Fig. 2: Comparing the performance of the old and new API using the Python Performance workflow.

Note that even if we use the default backend for the workflow, the Python Script (Labs) node is still faster for data transfer operations between KNIME and Python, compared to the Python Script node. But we recommend switching to “Columnar Backend” This provides the best performance with the Python Script (Labs) node.

How do I use the new API?

The new API, available via the knime_io module, provides a new way of accessing the data coming into the Python Script (Labs) node. When you drag the node to the KNIME Analytics Platform, the knime_io is imported into the script by default. The data coming into the node can be accessed as Pandas DataFrame or PyArrow Table. This is pretty cool, as we can access the input data as a PyArrow table when we want to perform some data operations, and can also access the data as Pandas DataFrame if we want to run machine learning models on the data. Fig. 3 shows the code snippet for accessing the data coming into Python Script (Labs) node.

Fig. 3: Accessing the input table as a Pandas DataFrame and a PyArrow Table.

Note.
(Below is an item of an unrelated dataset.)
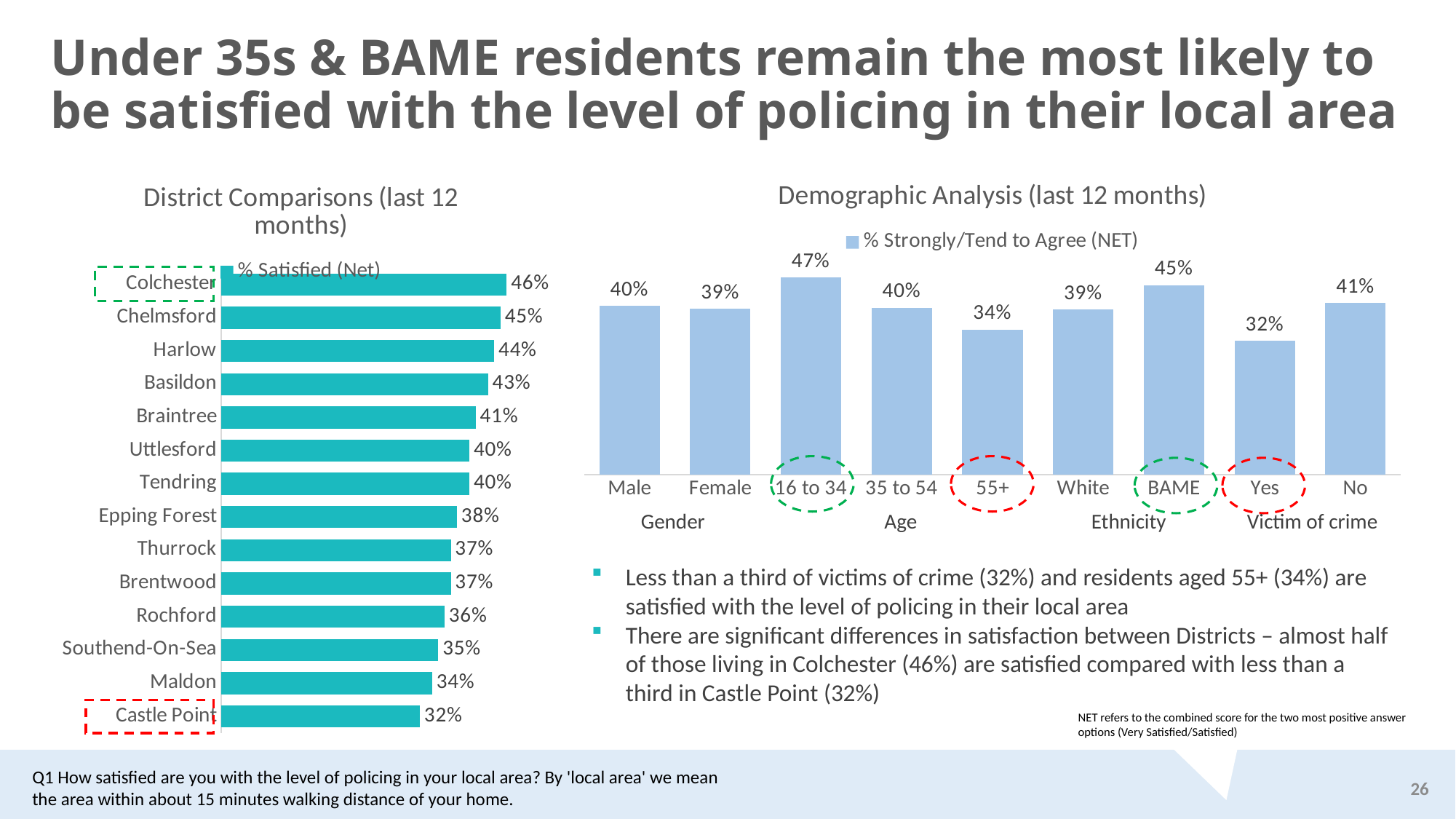
In the Demographic Analysis chart, which category has the lowest value? Yes In the District Comparisons chart, which district has the lowest % Satisfied (Net)? Castle Point In the District Comparisons chart, which district has the highest % Satisfied (Net)? Colchester In the Demographic Analysis chart, which category has the highest value? 16 to 34 In the District Comparisons chart, how many districts are shown? 14 In the Demographic Analysis chart, what is the difference between the values for No and Yes under Victim of crime? 9 percentage points In the Demographic Analysis chart, which is larger, the value for 16 to 34 or the value for 55+? 16 to 34 In the Demographic Analysis chart, what series does the legend list? % Strongly/Tend to Agree (NET) In the District Comparisons chart, what is the difference between Colchester and Castle Point? 14 percentage points In the District Comparisons chart, what is the value for Harlow? 44% What type of chart is the District Comparisons chart? Bar chart In the Demographic Analysis chart, what is the value for BAME? 45%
For complete documentation of the new API, please refer to our documentation page.

Showcasing Batch Processing – Use Case 2

In this example, we want to train a classification model on the 2008 Airline Delay dataset to predict whether a given flight will be delayed or not. This trained model will also be used to predict the statuses of upcoming flights.

We use the workflow shown in Fig. 4 for this task. On the left side we import the biannual data files and append them. This appended data is then processed and supplied to the partitioning node to divide into a train set and a test set. As the set is huge, we use only 10% of the data for training, as it will be enough for the model to learn; the remaining 90% is kept as a test set.


We decided to use logistic regression for this classification task. Again, we perform this task with two different branches, which will help me analyze the performance. In the first branch (green annotation box) we use the Python Script (Labs) node for training the model and the batch processing for prediction on the huge test set (around a million rows). This batch processing helps us to access these million rows in batches, even with a smaller amount of RAM. In the second branch (yellow annotation box), we use the native KNIME nodes.

As you can see in the film above in Fig. 4, the Python Script (Labs) nearly reaches the performance of native KNIME nodes.

What is Batch processing in the Python Script (Labs) node?

The Python Script (Labs) node supports batch processing: This is an exciting new functionality that allows us to process data in batches using the knime_io module. Whereas previously the size of the input data was limited by the amount of RAM available on the machine, the Python Script (Labs) node can process arbitrarily large amounts of data by accessing it in batches, as shown in Fig. 5.

Fig. 5: Reading the data in batches and storing the prediction on these batches by appending to final output in Python Script (Labs) node.

Porting Old Python Scripts

If you have been using the Python Script node from a previous integration to develop components or workflows, you can simply adapt those to work with the Python Script (Labs) node by adding the code shown in Fig. 6.

Fig. 6: Porting old scripts to Python Script (Labs) node.

Fast Data Transfer between KNIME and Python Confirmed

In the new KNIME Python (Labs) Integration, the entire backend has been rewritten so that the data transfer between KNIME and Python will be much faster. Furthermore, we recommend using the Columnar Backend extension to achieve the best performance with the Python Script (Labs) node. The new API with the knime_io module allows you to access data via PyArrow tables for efficient data transformation, and you can use pandas dataframes for machine learning tasks. The module can also efficiently process data tables that are larger than your available RAM by utilizing batching.